The reader will note there is no mention of DNA in this judgment. At that time, DNA testing was nowhere near as sophisticated as it is today. The fact that the killer’s DNA was not found on the knife means nothing. He could have been wearing gloves, he could have wiped it. DNA was found on it, but it belonged to the people who were investigating the crime. Today, this would not have happened, but in any case, DNA is only one piece of evidence. If his DNA had been found on the knife, would that have been proof he was the murderer? In isolation, no, but as he had no business being in the victim’s home, it would have been difficult to explain away. In any case, there was a mountain of evidence against Williams, so there is no scandal in his execution.

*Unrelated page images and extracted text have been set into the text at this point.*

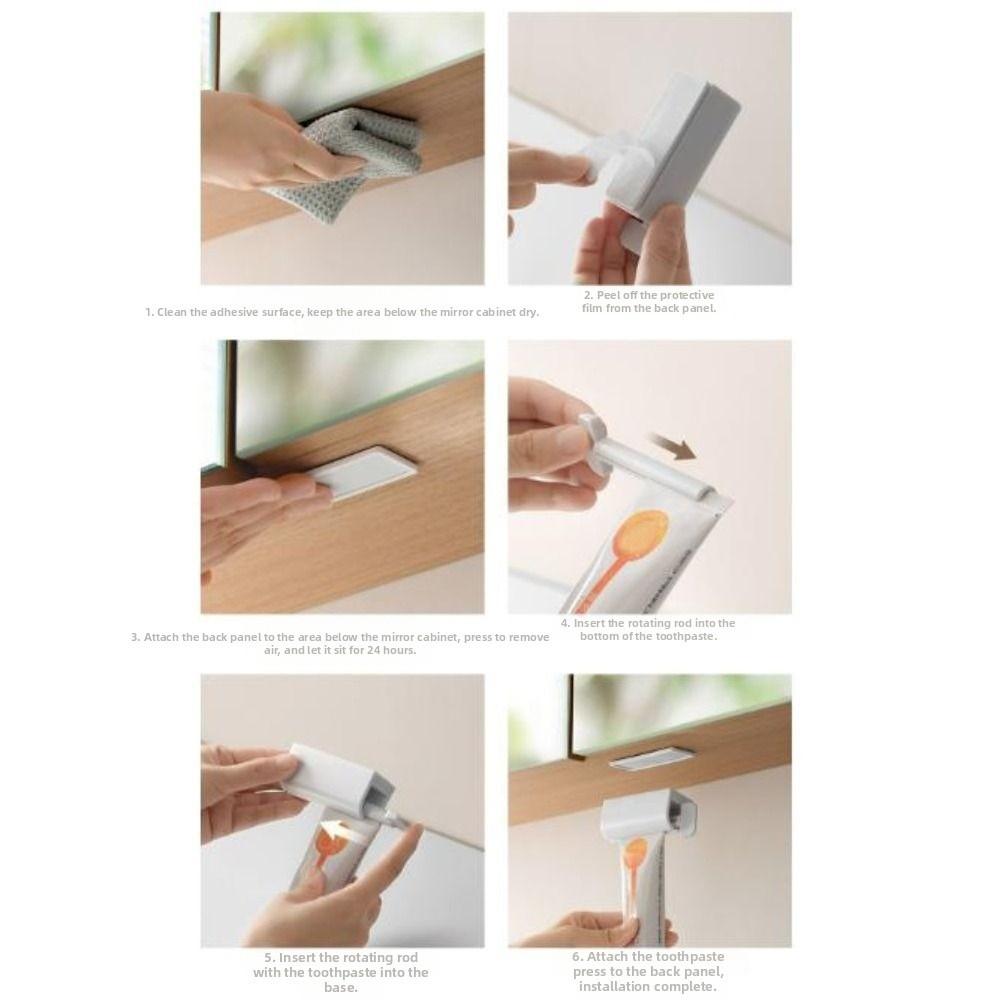 1. Clean the adhesive surface, keep the area below the mirror cabinet dry.

2. Peel off the protective film from the back panel.

3. Attach the back panel to the area below the mirror cabinet, press to remove air, and let it sit for 24 hours.

4. Insert the rotating rod into the bottom of the toothpaste.

5. Insert the rotating rod with the toothpaste into the base.

6. Attach the toothpaste press to the back panel, installation complete.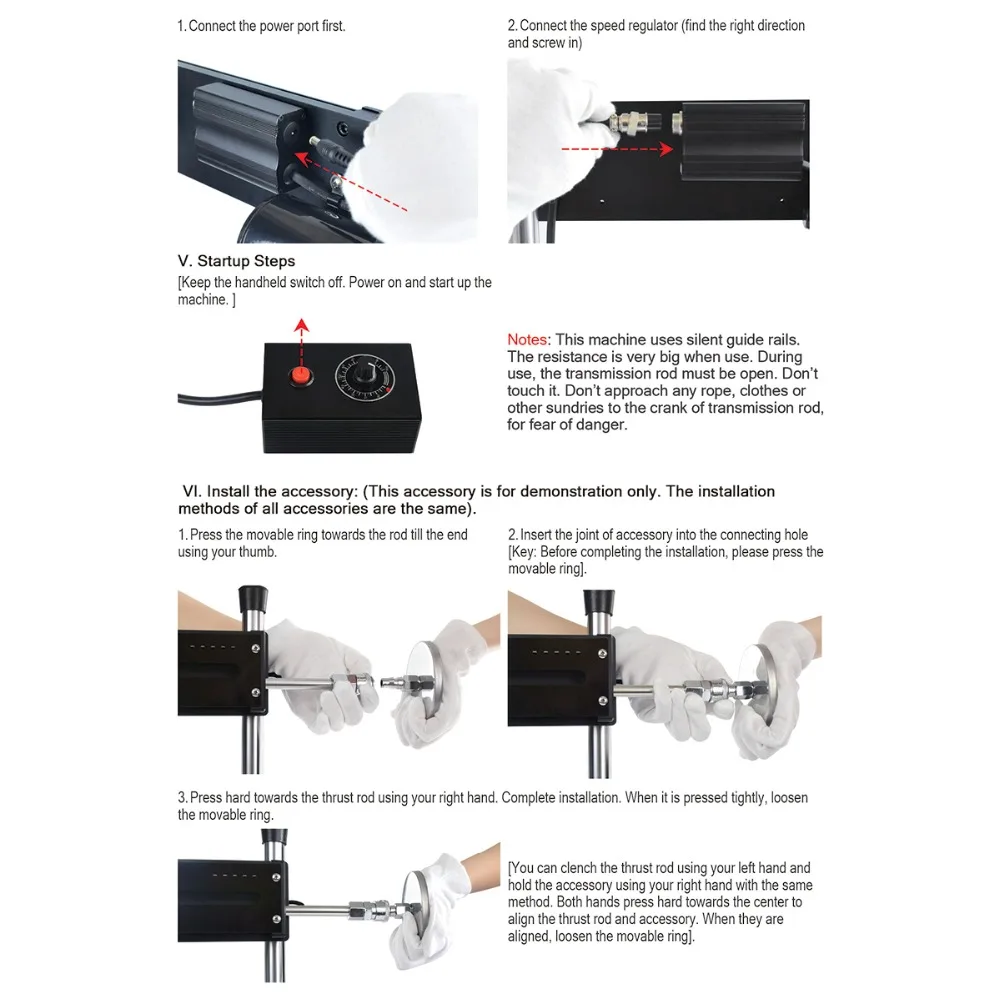 1. Connect the power port first.

2. Connect the speed regulator (find the right direction and screw in)

V. Startup Steps
[Keep the handheld switch off. Power on and start up the machine. ]

Notes: This machine uses silent guide rails. The resistance is very big when use. During use, the transmission rod must be open. Don't touch it. Don't approach any rope, clothes or other sundries to the crank of transmission rod, for fear of danger.

VI. Install the accessory: (This accessory is for demonstration only. The installation methods of all accessories are the same).

1. Press the movable ring towards the rod till the end using your thumb.

2. Insert the joint of accessory into the connecting hole [Key: Before completing the installation, please press the movable ring].

3. Press hard towards the thrust rod using your right hand. Complete installation. When it is pressed tightly, loosen the movable ring.

[You can clench the thrust rod using your left hand and hold the accessory using your right hand with the same method. Both hands press hard towards the center to align the thrust rod and accessory. When they are aligned, loosen the movable ring].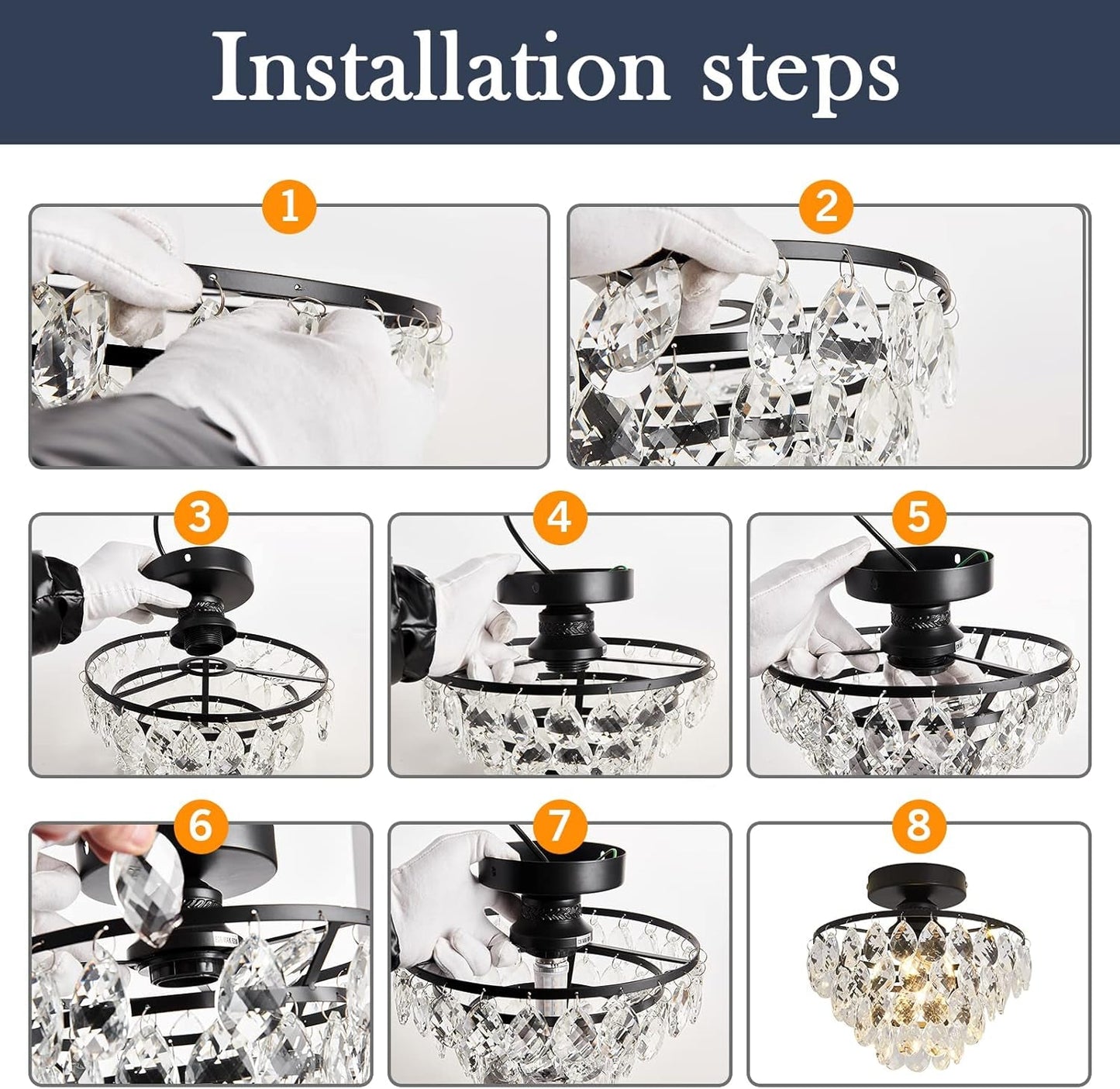 Installation steps

1

2

3

4

5

6

7

8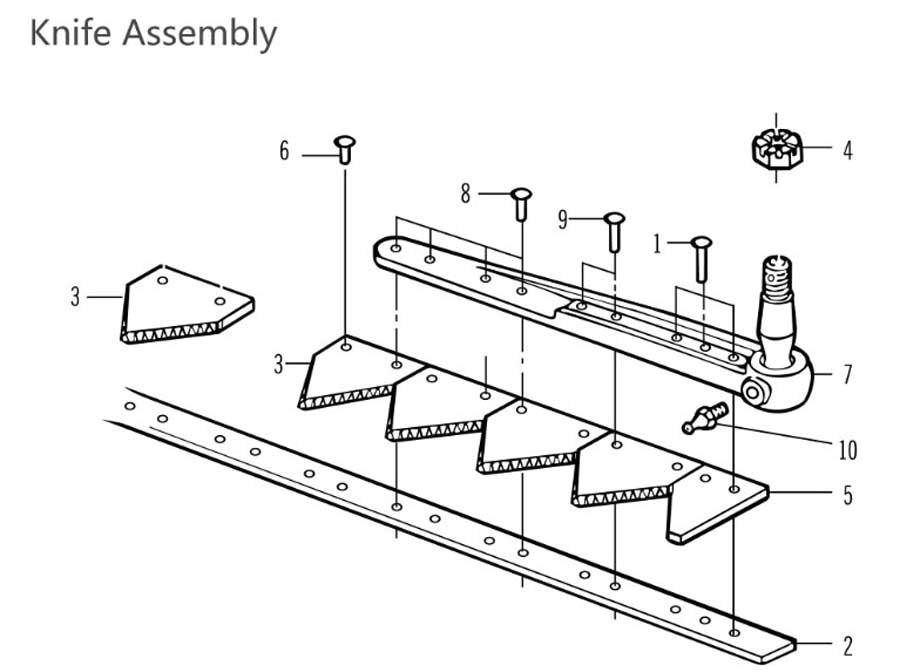 Knife Assembly

6
4
8
9
1
3
3
7
10
5
2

If there is a scandal here, it is a common one in the United States, that is the fact that murderers convicted on overwhelming evidence often linger on death row for decades before dying a natural death. There is absolutely no reason a convicted murderer should not be executed within five years at the very most, and that allows for the first appeal (in effect a mandatory review by the appellate court) and perhaps another.
Furthermore, if the death penalty were reserved for the worst of the worst – serial killer, spree killers, and those convicted of particularly heinous crimes on absolutely overwhelming evidence - no reasonable person could argue against it. Bad as he was, Marcellus Williams was far from the worst of the worst, but that boat has now sailed.